> [Extract]
============
Selection of Site-specific Stabilization Techniques
"Take the work to the river" by using equipment mounted on barges or other
craft, to place stone, flexible mattress, or rigid structures underwater, with the
upper bank protection being constructed in a conventional, less costly manner.
"Let the river come to the work" by placing a stone fill on a smooth alignment
behind the existing bank. As bank erosion reaches the stone fill, the stone
displaces downward until the eroding bank is sufficiently armored to prevent
further erosion. This extremely useful technique is known as "trenchfill"
revetment when the stone is placed in an excavated trench, and as "windrow"
or "falling apron" revetment when it is placed on top of the existing ground.
If grading the bank to provide geotechnical stability or to provide a suitable surface
for the placement of surface armor is expensive or impractical because of structures near the
streambank, or because of restrictions on rights of way, then a technique must be selected
which leaves at least part of this "foreshore" or "berm" intact. Restrictions on disposing of
excavated material may also create a need to minimize the amount of bank excavation. Two
approaches which may be suitable in these situations are:
If immediate stabilization of the bank must be guaranteed, and even a limited
amount of bank grading is prohibited, then the bank must be restored, usually
with a retaining wall or longitudinal stone bulwark with backfill.
============
> [Exercise tasks]
[1] Retype the passage on streambank stabilization techniques from "revetment when the" to "the existing ground.".
[2] According to the streambank stabilization passage, what can equipment mounted on barges or other craft place underwater? List each item.
[3] Carry on the passage about streambank stabilization techniques from its final sentence.

> [Available data]
============
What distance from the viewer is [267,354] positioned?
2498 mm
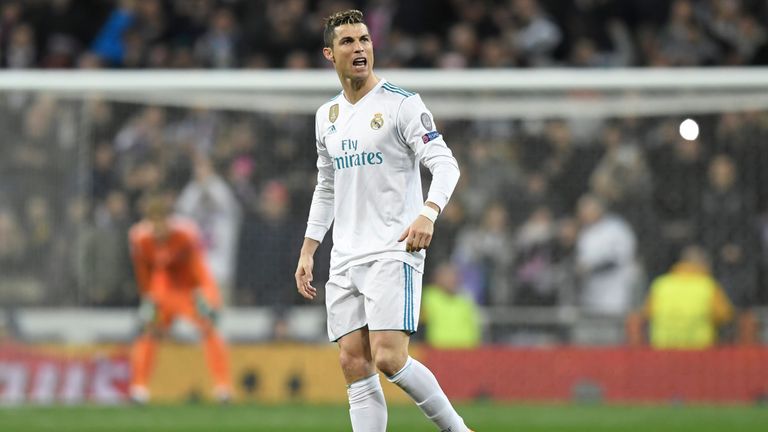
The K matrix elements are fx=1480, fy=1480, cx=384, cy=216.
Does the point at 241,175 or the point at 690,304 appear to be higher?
============
> [Written answers]
[1]
revetment when the stone is placed in an excavated trench, and as "windrow"
or "falling apron" revetment when it is placed on top of the existing ground.

[2]
- stone
- flexible mattress
- rigid structures

[3]
If a limited amount of bank grading can be performed, then a cut-and-fill
technique may be adequate and cost-effective. This approach requires careful
attention to the protection used on the filled portion of the bank, through the
provision of toe protection, a filter layer or fabric, and using an armor material
which can adjust to moderate bank subsidence. A noncohesive fill material is
best suited to this technique because it can more readily be compacted to
prevent subsidence than can a cohesive material. Full compaction is costly,
but providing some degree of compaction by traversing the fill with tracked
equipment or rollers as the fill is being placed is usually worthwhile, since it
greatly reduces future subsidence at minimal expense.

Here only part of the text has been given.